Assessing stock reproductive potential in species with indeterminate fecundity: Effects of age truncation and size-dependent reproductive timing

Abstract Annual fecundity has been increasingly advanced as a preferred measure of stock reproductive potential ( SRP ), yet estimates are methodologically challenging, particularly for species with indeterminate fecundity. Inherent variability due to energetic and environmental constraints increases the uncertainty of annual fecundity estimates, and this uncertainty may have important consequences for management guidance. In this study, we assessed how size-dependent reproductive timing interacts with age truncation to impact estimates of SRP in spotted seatrout ( Cynoscion nebulosus ), using a combination of modeling techniques. Positive size dependence in spawning frequency, or the number of spawning events in a season, had a substantial impact on both the SRP and estimates of stock status relative to management targets.
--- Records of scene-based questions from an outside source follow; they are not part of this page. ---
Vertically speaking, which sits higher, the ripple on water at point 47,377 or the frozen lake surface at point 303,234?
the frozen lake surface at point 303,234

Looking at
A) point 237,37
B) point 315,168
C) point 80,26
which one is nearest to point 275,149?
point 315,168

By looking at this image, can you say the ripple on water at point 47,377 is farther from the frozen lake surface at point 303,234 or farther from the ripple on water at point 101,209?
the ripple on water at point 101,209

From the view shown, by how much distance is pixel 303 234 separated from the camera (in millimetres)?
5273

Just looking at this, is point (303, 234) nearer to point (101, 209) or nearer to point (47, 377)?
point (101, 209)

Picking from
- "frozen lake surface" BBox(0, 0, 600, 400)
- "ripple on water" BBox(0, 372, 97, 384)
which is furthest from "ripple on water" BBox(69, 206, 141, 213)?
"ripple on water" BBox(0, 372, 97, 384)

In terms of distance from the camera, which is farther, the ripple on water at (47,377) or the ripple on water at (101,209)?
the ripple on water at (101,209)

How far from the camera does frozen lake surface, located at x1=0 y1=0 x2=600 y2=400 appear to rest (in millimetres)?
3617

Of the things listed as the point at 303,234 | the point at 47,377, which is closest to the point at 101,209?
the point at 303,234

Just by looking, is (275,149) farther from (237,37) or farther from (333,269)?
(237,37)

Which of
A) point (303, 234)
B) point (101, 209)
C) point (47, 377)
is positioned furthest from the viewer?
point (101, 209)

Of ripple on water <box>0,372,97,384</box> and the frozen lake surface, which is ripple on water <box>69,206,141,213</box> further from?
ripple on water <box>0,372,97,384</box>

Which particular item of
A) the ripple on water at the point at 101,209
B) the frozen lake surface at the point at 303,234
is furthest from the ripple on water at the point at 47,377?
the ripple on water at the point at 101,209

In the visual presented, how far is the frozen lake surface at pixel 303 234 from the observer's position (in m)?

The loss of the oldest age classes, even under relatively low fishing pressures, resulted in a significant decline in SRP due to the disproportionately large contribution by these age classes. Not surprisingly, the effect increased with the strength of the size-dependent relationship, which also resulted in reducing the proportionality between SRP and spawning stock biomass ( SSB ). The potential for erroneously classifying the health of a stock was amplified when the population approached the management target because of the uncertainty and inherent variability in SRP . For management, characterizing all of the size-dependent relationships with SRP (batch fecundity, reproductive timing, egg/larval quality) may be more critical than obtaining precise estimates of SRP when management reference points are relative to unexploited conditions, as in spawning potential ratios ( SPRs ).